Schmerzmittel erhöhen Risiko für Bluthochdruck
Der Zusammenhang zwischen der Einnahme von Schmerzmitteln und erhöhtem Blutdruck wurde nun auch bei Männern nachgewiesen.

Foto © APASchmerztabletten erhöhen den Blutdruck
Schmerzmittel wie Aspirin, Ibuprofen oder
Paracetamol erhöhen das Risiko für Bluthochdruck. Nachdem kürzlich
zwei Studien bereits darauf hingedeutet hatten, dass die Einnahme
solcher Arzneimittel bei Frauen die Neigung zu Hypertonie erhöht,
bestätigt eine Untersuchung der Universität Harvard dieses Resultat
nun auch für Männer.
Paracetamol.

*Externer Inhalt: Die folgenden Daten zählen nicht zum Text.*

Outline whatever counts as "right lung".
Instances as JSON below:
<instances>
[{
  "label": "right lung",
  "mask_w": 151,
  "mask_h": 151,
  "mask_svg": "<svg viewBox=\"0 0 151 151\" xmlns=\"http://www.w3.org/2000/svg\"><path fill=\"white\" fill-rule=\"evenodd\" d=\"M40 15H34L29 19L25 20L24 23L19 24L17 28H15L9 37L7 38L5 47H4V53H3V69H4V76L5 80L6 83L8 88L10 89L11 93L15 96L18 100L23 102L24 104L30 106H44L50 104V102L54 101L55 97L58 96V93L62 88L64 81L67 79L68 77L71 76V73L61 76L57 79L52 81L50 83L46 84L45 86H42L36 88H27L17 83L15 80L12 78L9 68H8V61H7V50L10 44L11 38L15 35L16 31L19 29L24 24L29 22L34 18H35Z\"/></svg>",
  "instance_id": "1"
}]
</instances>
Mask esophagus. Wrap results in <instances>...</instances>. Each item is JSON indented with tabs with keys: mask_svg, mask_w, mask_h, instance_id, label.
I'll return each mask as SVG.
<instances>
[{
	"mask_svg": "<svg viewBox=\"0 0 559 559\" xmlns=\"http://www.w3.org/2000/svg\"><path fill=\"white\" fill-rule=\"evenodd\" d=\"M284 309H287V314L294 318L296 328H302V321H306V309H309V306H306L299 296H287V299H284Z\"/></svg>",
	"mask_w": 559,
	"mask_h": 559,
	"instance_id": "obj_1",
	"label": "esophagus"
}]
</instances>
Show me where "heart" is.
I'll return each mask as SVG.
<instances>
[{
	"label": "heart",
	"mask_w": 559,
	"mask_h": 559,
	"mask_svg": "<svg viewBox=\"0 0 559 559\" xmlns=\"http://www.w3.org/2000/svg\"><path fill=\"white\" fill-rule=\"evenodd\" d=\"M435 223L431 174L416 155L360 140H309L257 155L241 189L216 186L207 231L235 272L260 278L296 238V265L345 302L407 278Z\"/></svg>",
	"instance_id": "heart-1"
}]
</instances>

Die Forscher untersuchten mehr als 16.000 berufstätige Männer mit
einem Durchschnittsalter von knapp 65 Jahren, die zunächst keinen
Bluthochdruck hatten. In den folgenden vier Jahren entwickelten fast
2.000 Teilnehmer Hypertonie. Jene Männer, die an sechs bis sieben
Tagen pro Woche Paracetamol einnahmen, hatten ein um 34 Prozent
höheres Erkrankungsrisiko als andere Teilnehmer. Die häufige Einnahme
von nicht-steroidalen Entzündungshemmern wie Ibuprofen oder Naproxen
erhöhte das Risiko um 38 Prozent, der Konsum von Aspirin um 26
Prozent.
Zurückhaltung. Die Mediziner vermuten in der Zeitschrift "Archives of Internal
Medicine", dass die Schmerzmittel die Wirkung von Stoffen hemmen, die
zur Entspannung der Blutgefäße beitragen und den Blutdruck senken.
Sie empfehlen, diese Mittel mit größerer Zurückhaltung zu verwenden.